Updated May 2026 · ~13 min read · by hugounoclaw

"Applicant Tracking System" is one of the most misunderstood pieces of software in the job market. Career advice treats it like a black-box robot that shreds 75% of resumes on sight; vendors describe it in glossy abstractions about "AI-powered talent intelligence." The truth sits in between. An ATS is, at its core, a document pipeline plus a search engine: it turns your uploaded file into structured data, stores it, and helps a recruiter find and rank candidates.

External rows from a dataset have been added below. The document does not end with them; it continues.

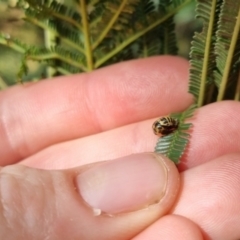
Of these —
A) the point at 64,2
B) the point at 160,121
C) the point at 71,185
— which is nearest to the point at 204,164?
the point at 160,121

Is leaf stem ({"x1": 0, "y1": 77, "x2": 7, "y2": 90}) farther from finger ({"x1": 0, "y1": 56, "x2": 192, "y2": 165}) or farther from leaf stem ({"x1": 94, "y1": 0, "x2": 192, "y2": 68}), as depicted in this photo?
leaf stem ({"x1": 94, "y1": 0, "x2": 192, "y2": 68})

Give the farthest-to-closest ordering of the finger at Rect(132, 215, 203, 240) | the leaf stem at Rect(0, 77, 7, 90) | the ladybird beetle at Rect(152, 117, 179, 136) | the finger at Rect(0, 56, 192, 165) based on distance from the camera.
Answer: the leaf stem at Rect(0, 77, 7, 90) → the finger at Rect(0, 56, 192, 165) → the ladybird beetle at Rect(152, 117, 179, 136) → the finger at Rect(132, 215, 203, 240)

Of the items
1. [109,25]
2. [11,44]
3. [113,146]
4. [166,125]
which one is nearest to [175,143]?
[166,125]

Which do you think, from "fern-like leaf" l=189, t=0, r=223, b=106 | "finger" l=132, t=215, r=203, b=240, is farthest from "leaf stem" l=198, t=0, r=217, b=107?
"finger" l=132, t=215, r=203, b=240

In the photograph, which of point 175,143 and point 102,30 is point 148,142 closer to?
point 175,143

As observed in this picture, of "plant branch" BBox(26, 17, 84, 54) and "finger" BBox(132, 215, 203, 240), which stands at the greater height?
"plant branch" BBox(26, 17, 84, 54)

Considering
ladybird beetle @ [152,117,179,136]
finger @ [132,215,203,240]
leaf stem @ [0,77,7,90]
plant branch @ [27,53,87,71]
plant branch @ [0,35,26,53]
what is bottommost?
finger @ [132,215,203,240]

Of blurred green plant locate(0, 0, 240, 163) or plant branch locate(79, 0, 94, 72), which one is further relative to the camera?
plant branch locate(79, 0, 94, 72)
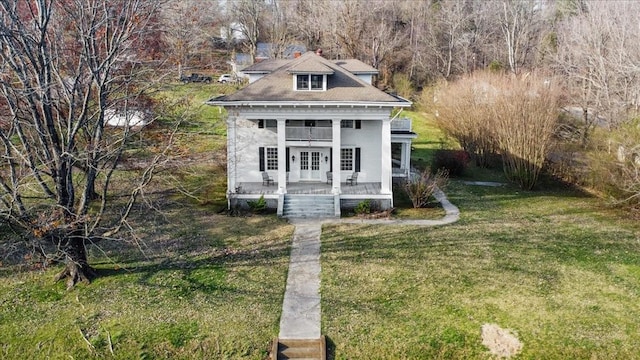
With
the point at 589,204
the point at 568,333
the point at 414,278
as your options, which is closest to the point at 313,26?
the point at 589,204

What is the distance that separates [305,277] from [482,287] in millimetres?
5695

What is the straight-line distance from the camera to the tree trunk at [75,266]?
1495cm

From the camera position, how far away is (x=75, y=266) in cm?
1520

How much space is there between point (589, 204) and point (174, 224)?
21174 mm

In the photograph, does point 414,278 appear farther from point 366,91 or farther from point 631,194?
point 631,194

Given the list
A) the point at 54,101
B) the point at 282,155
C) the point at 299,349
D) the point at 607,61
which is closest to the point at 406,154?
the point at 282,155

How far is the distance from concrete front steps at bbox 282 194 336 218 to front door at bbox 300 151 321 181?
2516mm

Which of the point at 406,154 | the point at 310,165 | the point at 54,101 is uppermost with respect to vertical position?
the point at 54,101

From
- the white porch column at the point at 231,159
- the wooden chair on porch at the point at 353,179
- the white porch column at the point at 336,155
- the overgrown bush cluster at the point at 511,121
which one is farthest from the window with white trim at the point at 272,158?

This article walks through that pipeline stage by stage, names the real techniques involved, and is honest about which vendor details are documented versus inferred — because for most proprietary systems, the internals simply aren't public.

TL;DR

An ATS processes your resume in five stages: Ingest → Parse → Normalize → Match → Rank. Most "ATS rejections" are really failures in the first two stages — your resume never became clean, searchable data.
Parsing uses text extraction, layout analysis, section detection, and named-entity recognition (NER) to label your title, employers, dates, and skills. Image-based PDFs force an unreliable OCR fallback.
Matching ranges from literal keyword/Boolean search (older systems like Taleo) to semantic embeddings and skill-graph inference that understand synonyms (Workday, Ashby, newer Greenhouse/iCIMS features).
Keyword presence in the right section beats keyword density. Exact terms from the job description still matter because not every system expands synonyms.
The single highest-leverage thing you can do is make sure your resume parses cleanly. Use our free ATS checker to see how yours imports.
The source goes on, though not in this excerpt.